The current yearly cap on H-1B visas is 65,000 visas with an additional 20,000 visas set aside for foreign nationals with Master’s Degrees from U.S. schools. The Senate Bill increases this cap to 115,000 visas for the first year following this change in law, and creates the ability to later adjust this cap based on employer demand and unemployment data. The bill sets a maximum annual cap of 180,000 and dictates that the annual cap cannot fall below 115,000. The Senate proposes increasing the additional 20,000 visas set aside for foreign nationals with Master’s Degrees to 25,000, but limits these additional visas to foreign nationals with STEM Master’s Degrees from U.S. schools. This is a dramatic increase in H-1B visas, and recognizes employer demand for high-skilled foreign workers, but this increase comes at a greater price for employers demanding these visas.

This new Senate Bill narrows the range of required wages for H-1B workers, and U.S. employers will need to pay higher wages to their H-1B workers than under the current H-1B program. Before obtaining H-1B visas for foreign workers, U.S. employers will have to place job advertisements and perform good faith recruitment efforts. U.S. employers cannot intentionally displace U.S. workers in hiring foreign nationals, and must attest that they will not displace U.S. workers when hiring foreign professionals. The bill adds new requirements for H-1B employers who place H-1B workers offsite at other employer’s locations, including a fee to place these H-1B workers offsite.

H-1B dependent employers have additional requirements under this bill:

• H-1B dependent employers (15% or more of workforce H-1B or L-1 visa holders) cannot place H-1B workers at offsite work locations.
• H-1B dependent employers (30% to 50% of workforce H-1B or L-1 visa holders) must pay extra fees for H-1B petitions, and cannot place workers offsite.
• H-1B dependent employers (50% or more of workforce H-1B or L-1 visa holders) must pay extra fees for H-1B petitions, cannot place workers offsite, and cannot obtain H-1B visas if more than 75% of their workforce is on H-1B or L-1 visas.

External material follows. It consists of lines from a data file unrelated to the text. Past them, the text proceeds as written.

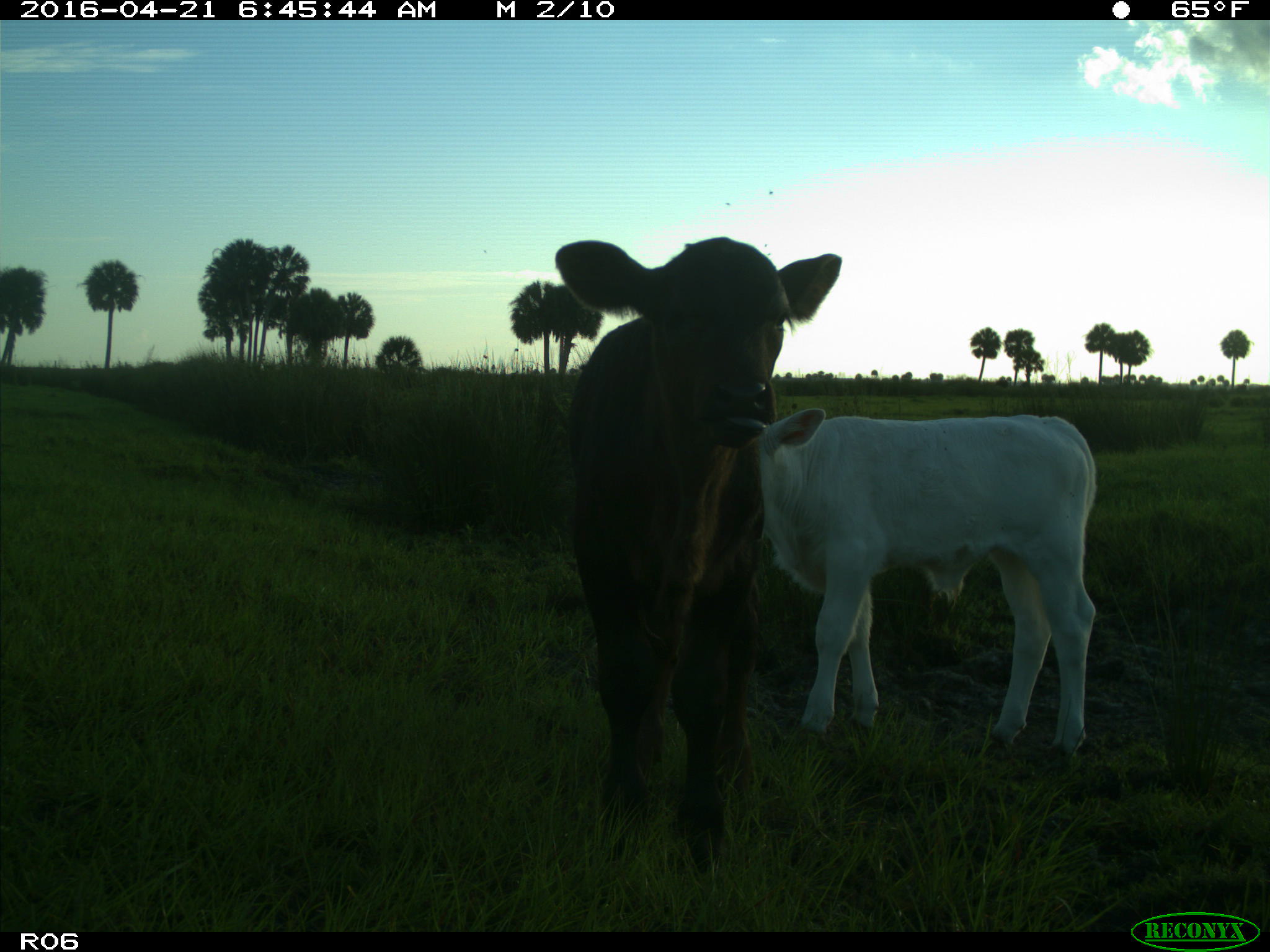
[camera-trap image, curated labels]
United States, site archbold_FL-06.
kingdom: Animalia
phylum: Chordata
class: Mammalia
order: Artiodactyla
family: Bovidae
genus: Bos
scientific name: Bos taurus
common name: domestic cow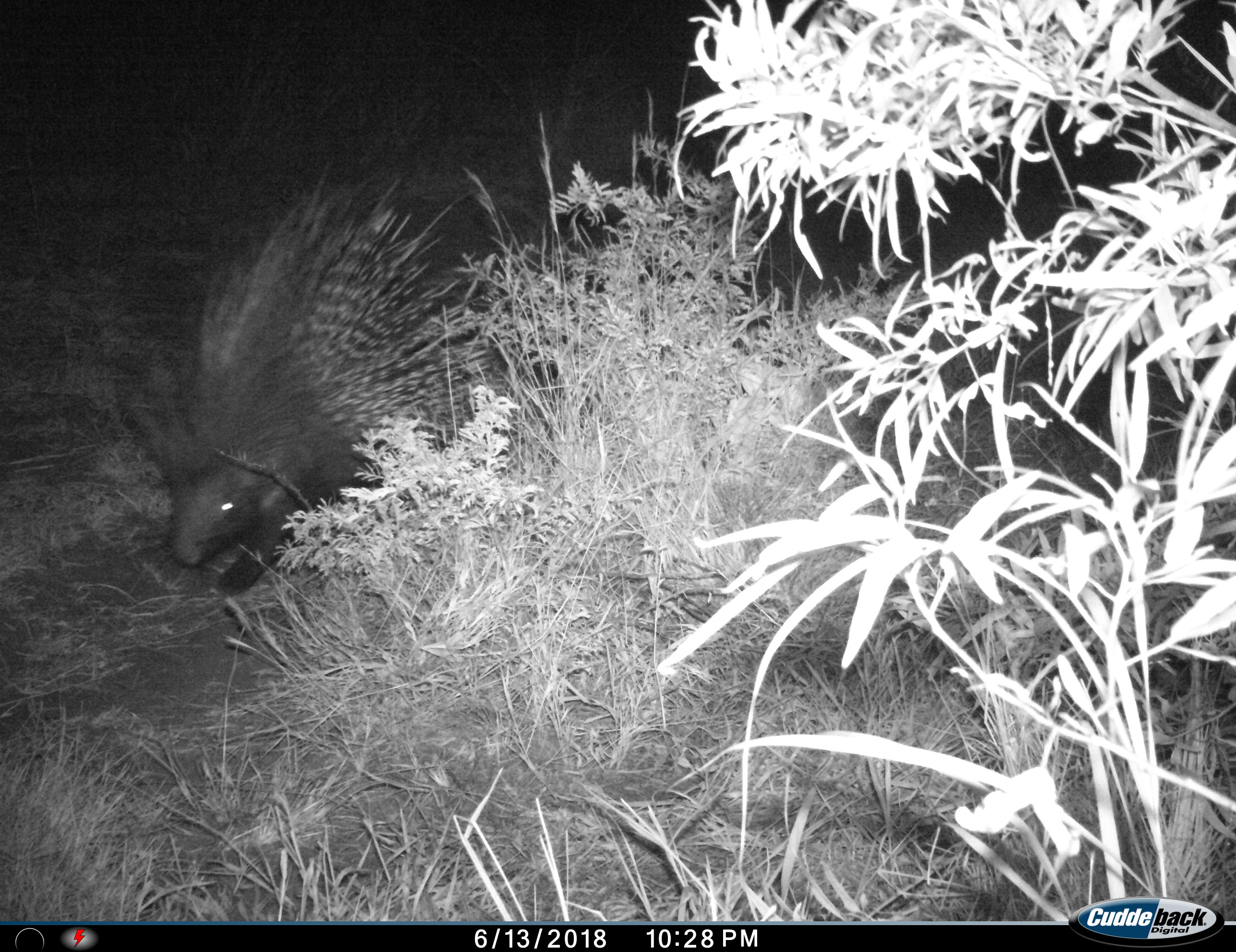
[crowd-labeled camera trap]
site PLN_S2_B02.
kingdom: Animalia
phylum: Chordata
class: Mammalia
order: Rodentia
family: Hystricidae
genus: Hystrix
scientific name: Hystrix cristata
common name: crested porcupine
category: porcupine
Porcupine (crested porcupine) (Hystrix cristata), count 1. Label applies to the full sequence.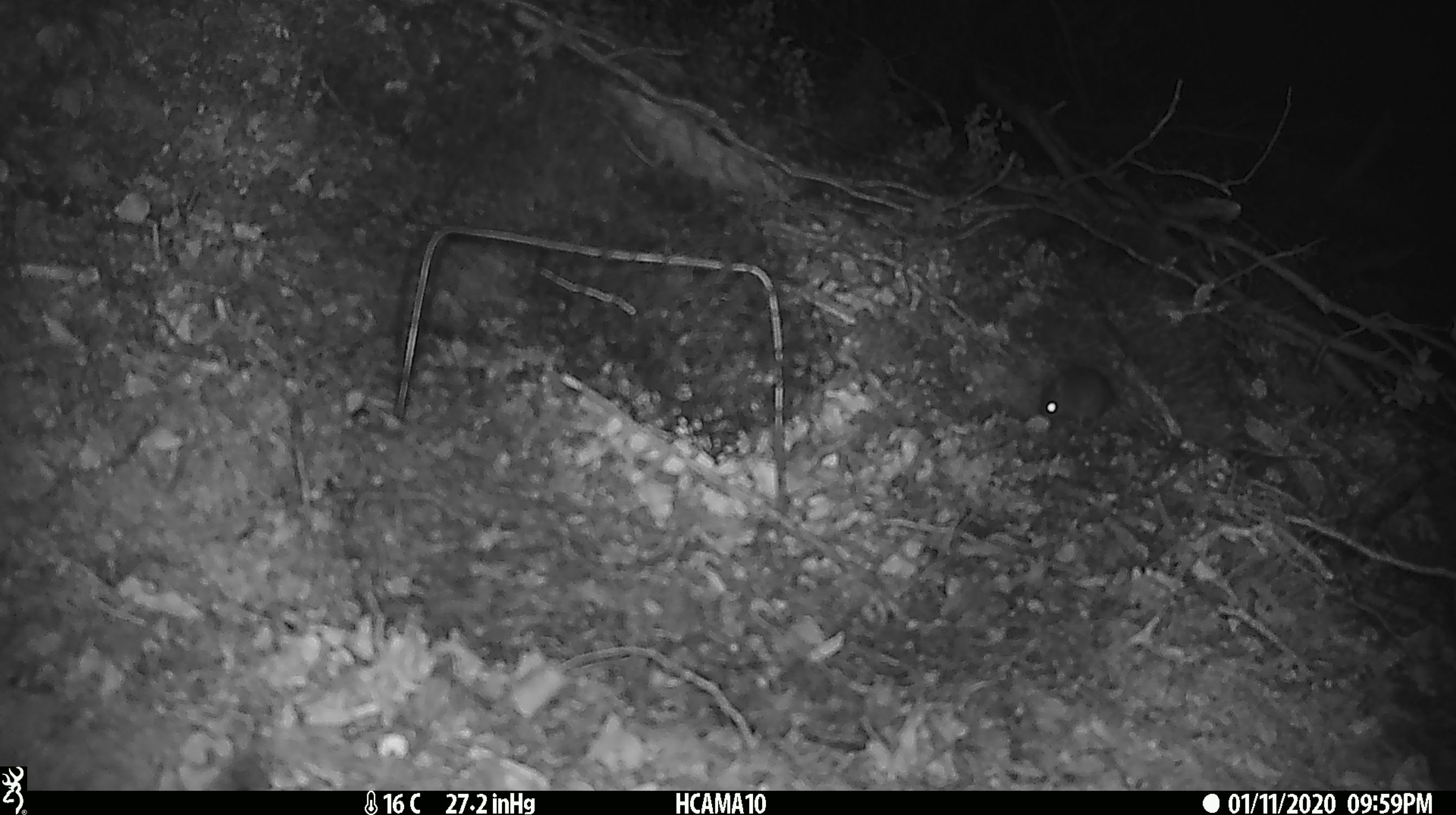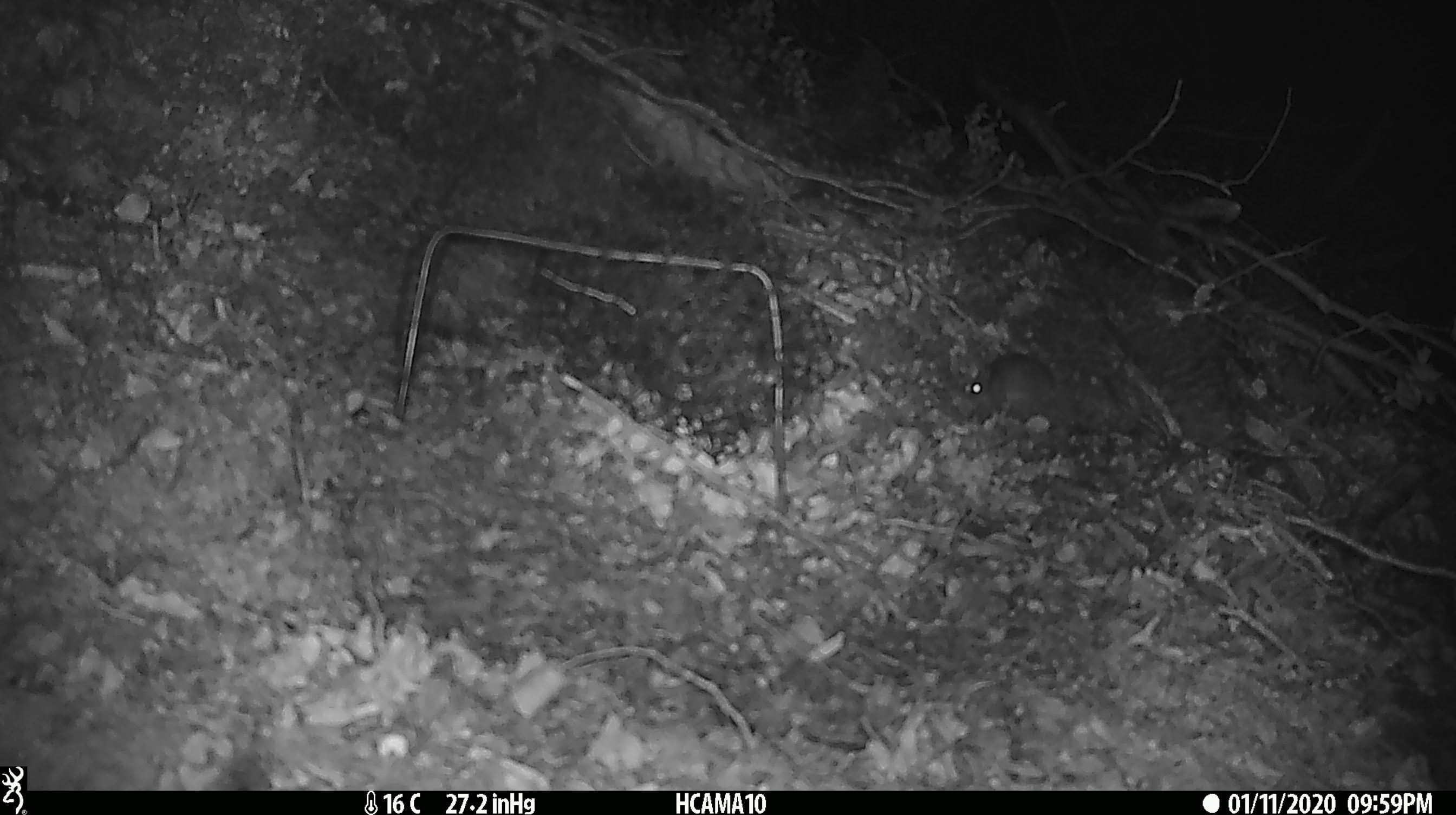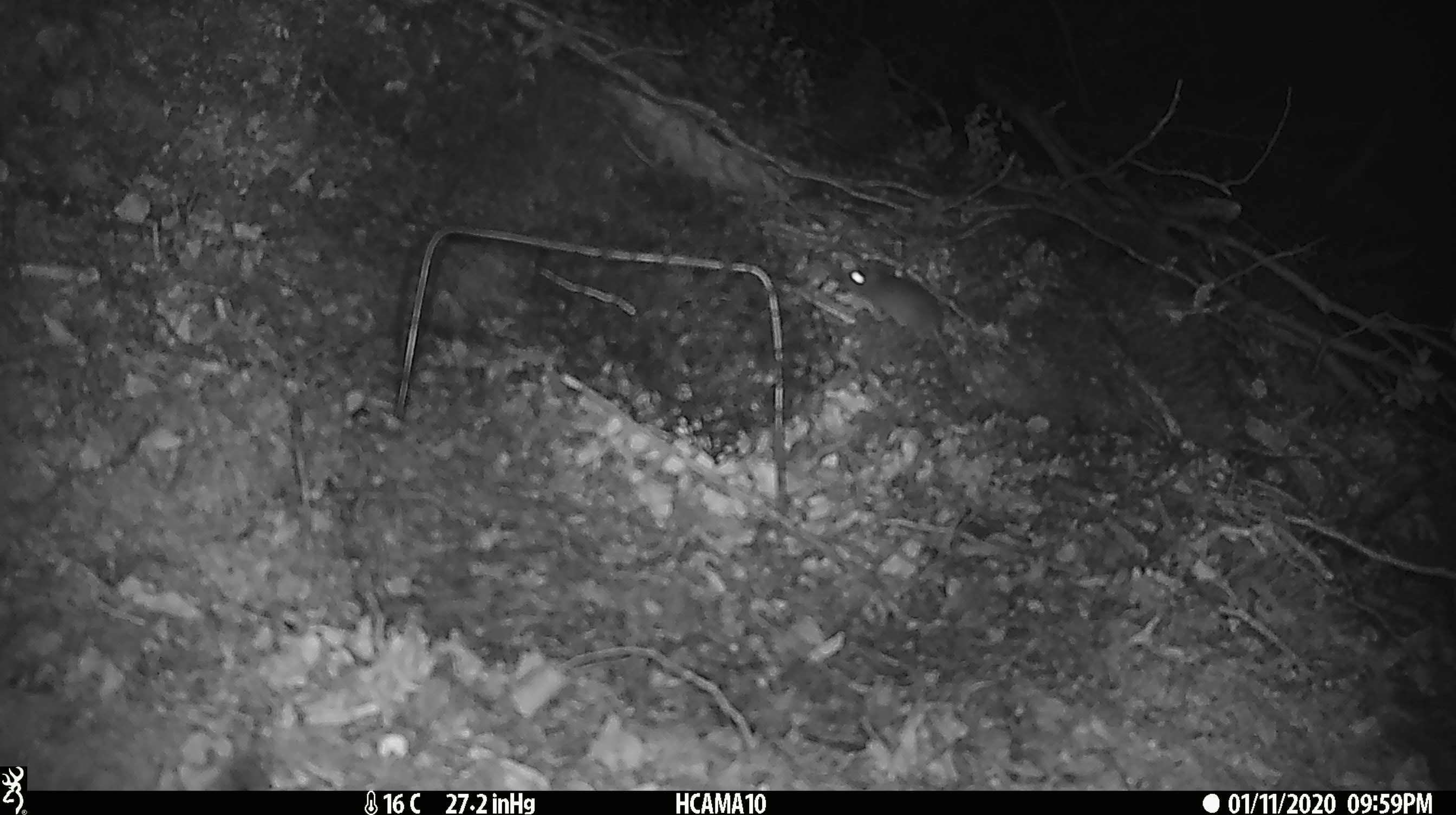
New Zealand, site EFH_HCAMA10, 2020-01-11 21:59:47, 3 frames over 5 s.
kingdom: Animalia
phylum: Chordata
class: Mammalia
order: Rodentia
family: Muridae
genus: Mus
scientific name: Mus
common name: mouse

The bill creates an incentive for U.S. employers to sponsor their foreign workers for green cards by not counting certain H-1B or L-1 workers in these companies when determining dependent status.

In conclusion, H-1B employers will have to pay more for their visas if Senate Bill 744 becomes law, and H-1B dependent employers will pay much more and have more restrictions on hiring and transferring foreign workers to offsite locations. These added burdens are the cost of having more visas available, but these added requirements will be worth it for companies willing to pay for these specialized foreign workers.